* [Tasks to perform]
A: In the post about Trump, write out the passage starting at "Trump did not" and ending at "reporter Kadia Goba.", replacing "stage" with "podium".
B: Name every journalist that the post about Trump lists as part of the panel he joined at the NABJ convention.

* [Selected passage]

═══

I understand that Kamala Harris is now officially the Demcratic presidential nominee.

WaPo is reporting that in 2019 the Justice Department was investigating whether Trump was getting money under the table from the government of Egypt. See $10M cash withdrawal drove secret probe into whether Trump took money from Egypt (no paywall). The $10 million in cash was taken from an account at the National Bank of Egypt associated with the Egyptian intelligence service.

The discovery intensified a secret criminal investigation that had begun two years earlier with classified U.S. intelligence indicating that Egyptian President Abdel Fatah El-Sisi sought to give Trump $10 million to boost his 2016 presidential campaign, a Washington Post investigation has found.

Since receiving the intelligence about Sisi, the Justice Department had been examining whether money moved from Cairo to Trump, potentially violating federal law that bans U.S. candidates from taking foreign funds. Investigators had also sought to learn if money from Sisi might have factored into Trump’s decision in the final days of his run for the White House to inject his campaign with $10 million of his own money.

Those questions, at least in the view of several investigators on the case, would never be answered,The Post found.

Within months of learning of the withdrawal, prosecutors and FBI agents were blocked by top Justice Department officials from obtaining bank records they believed might hold critical evidence, according to interviews with people familiar with the case as well as documents and contemporaneous notes of the investigation. The case ground to a halt by the fall of 2019 as Trump’s then-attorney general, William P. Barr, raised doubts about whether there was sufficient evidence to continue the probeof Trump.

Do read the whole thing. Also read emptywheel. The $10 million may or may not have gotten to Trump — we’ll probably never know — but the circumstantial case is pretty damn strong.

The NABJ Meltdown

Here’s more about Trump’s meltdown at the National Association of Black Journalists annual convention in Chicago on Wednesday. It began before Trump took to the stage. Axios reports:

Trump did not want to be fact-checked live and was refusing to go on stage, NABJ president Ken Lemon told Axios.

“[Trump’s team] said, ‘Well, can you not fact check? He’s not going to take the stage if you fact-check,'” Lemon said.
The intrigue: The Q&A with the GOP presidential nominee was delayed more than an hour before he eventually joined a panel of Black journalists, including ABC News correspondent Rachel Scott, Fox News anchor Harris Faulkner and Semafor reporter Kadia Goba.

═══

* [Raw data]
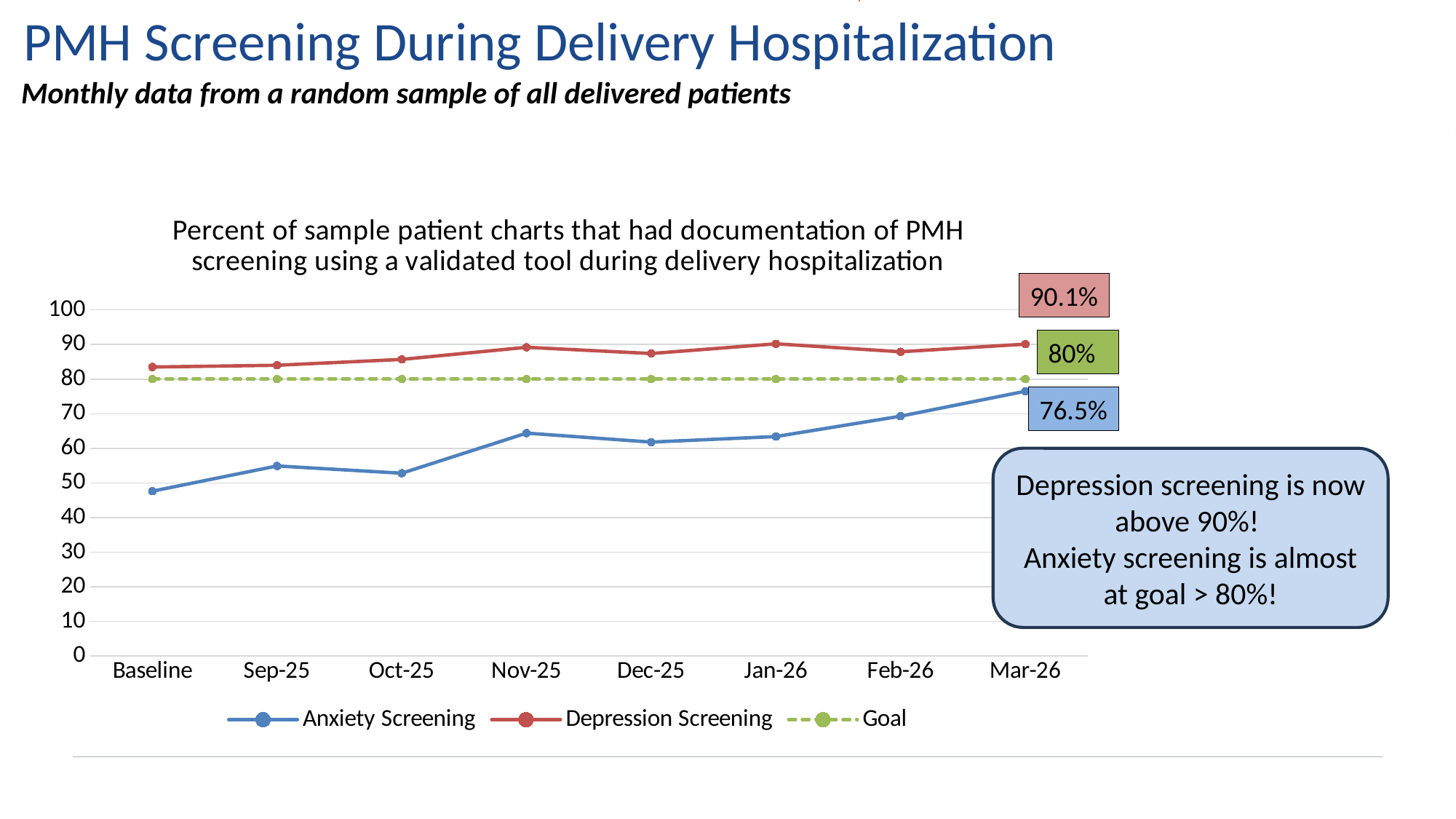
How many series does the chart legend list? 3 How far below the Goal is the Anxiety Screening value for Mar-26? 3.5 percentage points Does the Anxiety Screening line rise or fall overall from Baseline to Mar-26? rise Is the Anxiety Screening value for Baseline greater or less than 60? less At which point on the x axis is Anxiety Screening lowest? Baseline What is the difference between the Depression Screening and Anxiety Screening values for Mar-26? 13.6 percentage points Is the Depression Screening value for Baseline greater or less than 80? greater What kind of chart is shown on the slide? line chart What is the value of the Goal line? 80% What is the Anxiety Screening value for Mar-26? 76.5% What is the Depression Screening value for Mar-26? 90.1% How many points are plotted along the x axis of the chart? 8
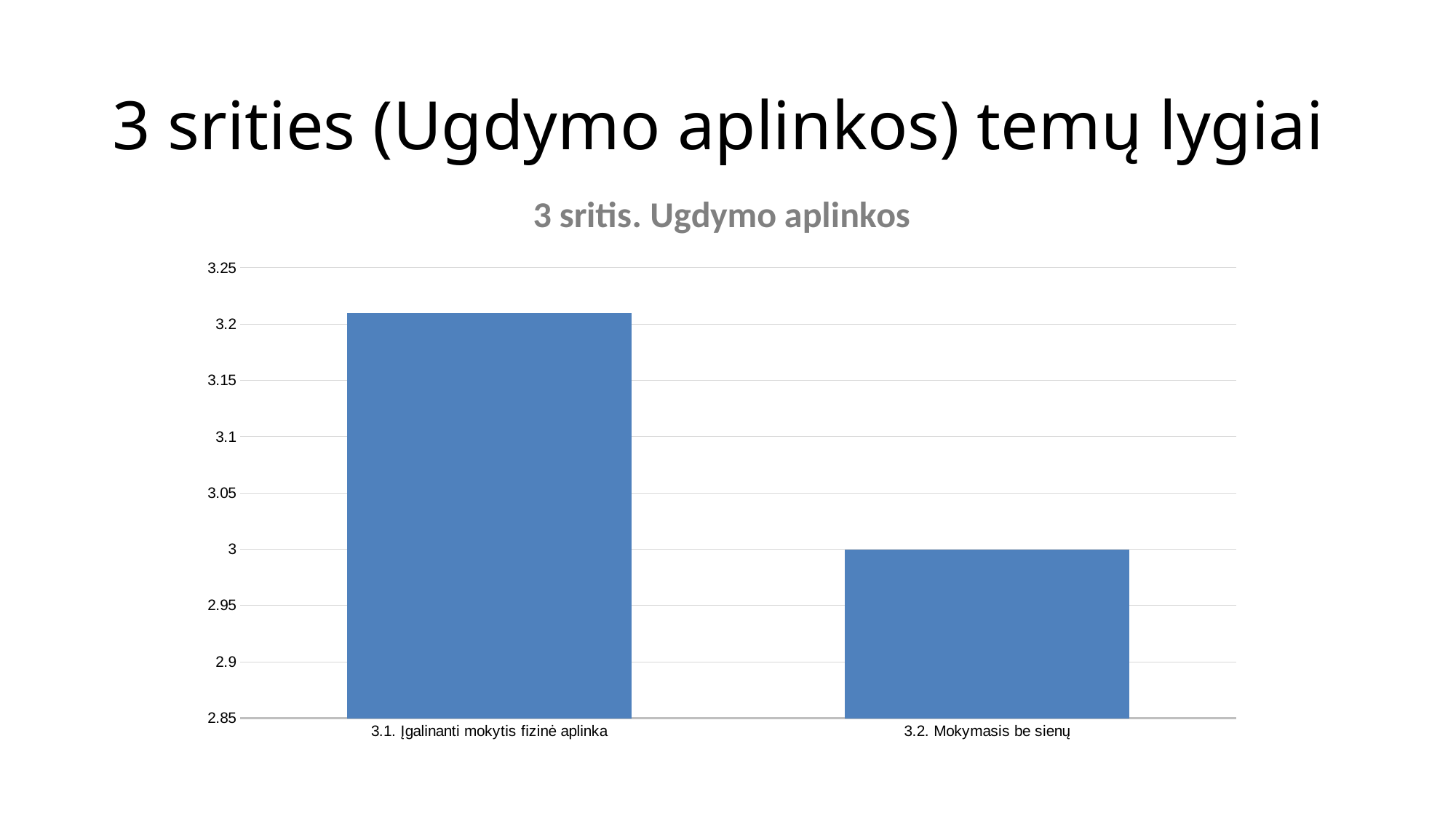
How many categories are plotted in the chart? 2 What is the title of the chart? 3 sritis. Ugdymo aplinkos Which category has the lowest value? 3.2. Mokymasis be sienų Is the value for 3.1. Įgalinanti mokytis fizinė aplinka greater or less than 3.1? greater Which category has the highest value? 3.1. Įgalinanti mokytis fizinė aplinka Is the value for 3.1. Įgalinanti mokytis fizinė aplinka greater or less than 3.15? greater What kind of chart is shown on the slide? bar chart Which is larger, the value for 3.1. Įgalinanti mokytis fizinė aplinka or the value for 3.2. Mokymasis be sienų? 3.1. Įgalinanti mokytis fizinė aplinka What is the value for 3.2. Mokymasis be sienų? 3 Is the value for 3.2. Mokymasis be sienų greater or less than 3.05? less What is the lowest value shown on the vertical axis of the chart? 2.85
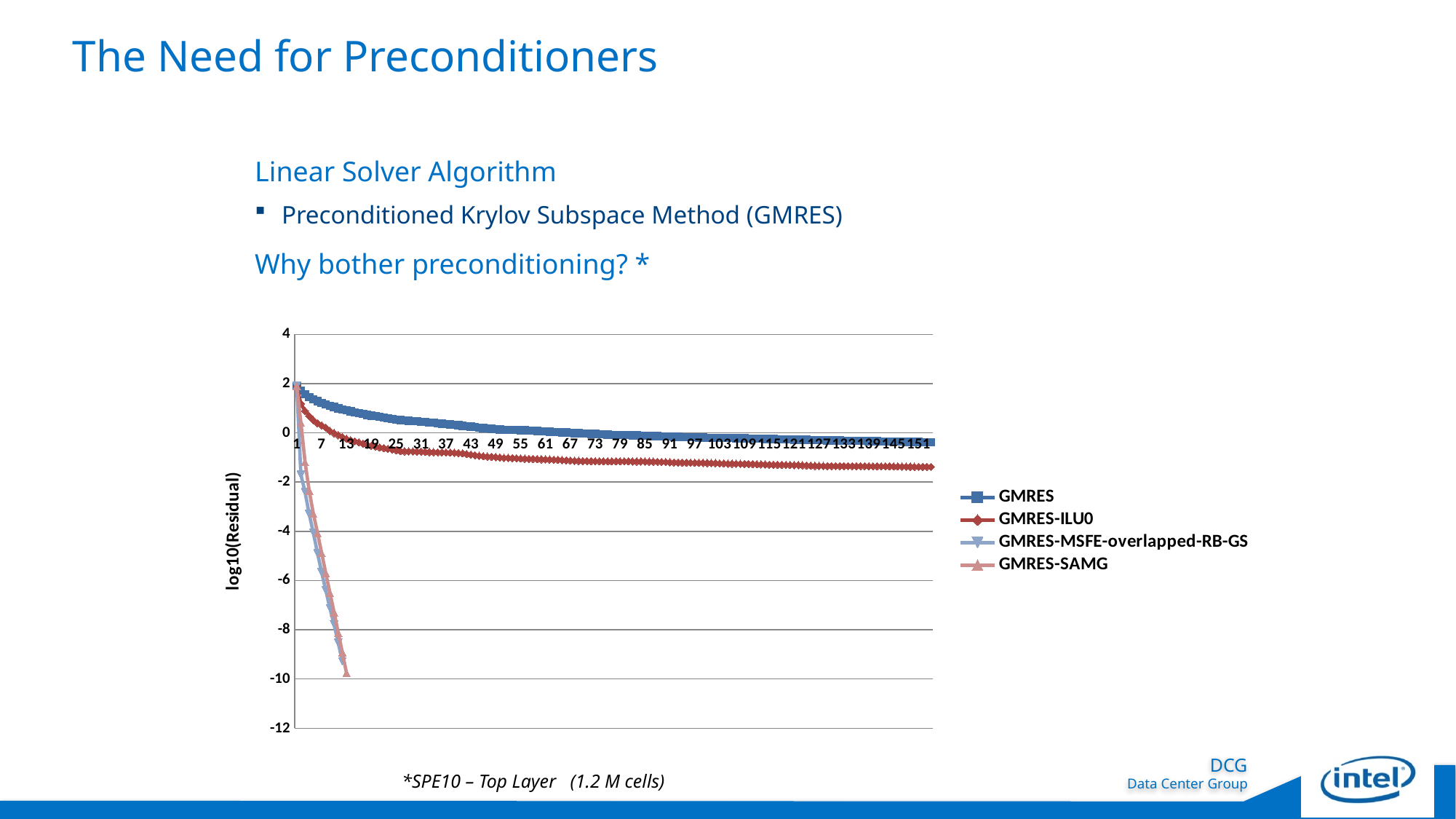
At iteration 151, which series has the higher value, GMRES or GMRES-ILU0? GMRES What is the label of the vertical axis of the chart? log10(Residual) What kind of chart is shown on the slide? line chart Is the value of the GMRES series at iteration 1 greater or less than 0? greater Is the lowest value reached by the GMRES-SAMG series greater or less than -8? less How many series does the chart legend list? 4 Does the GMRES series rise or fall as the iteration count increases along the x axis? fall Is the value of the GMRES-ILU0 series at iteration 151 greater or less than -2? greater Which series is listed last in the chart legend? GMRES-SAMG What is the largest tick value shown on the vertical axis? 4 What is the last iteration label shown on the horizontal axis? 151 Which series reaches the lowest value on the chart? GMRES-SAMG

═══

* [Responses]
A:
Trump did not want to be fact-checked live and was refusing to go on podium, NABJ president Ken Lemon told Axios.

“[Trump’s team] said, ‘Well, can you not fact check? He’s not going to take the podium if you fact-check,'” Lemon said.
The intrigue: The Q&A with the GOP presidential nominee was delayed more than an hour before he eventually joined a panel of Black journalists, including ABC News correspondent Rachel Scott, Fox News anchor Harris Faulkner and Semafor reporter Kadia Goba.

B:
- Rachel Scott (ABC News correspondent)
- Harris Faulkner (Fox News anchor)
- Kadia Goba (Semafor reporter)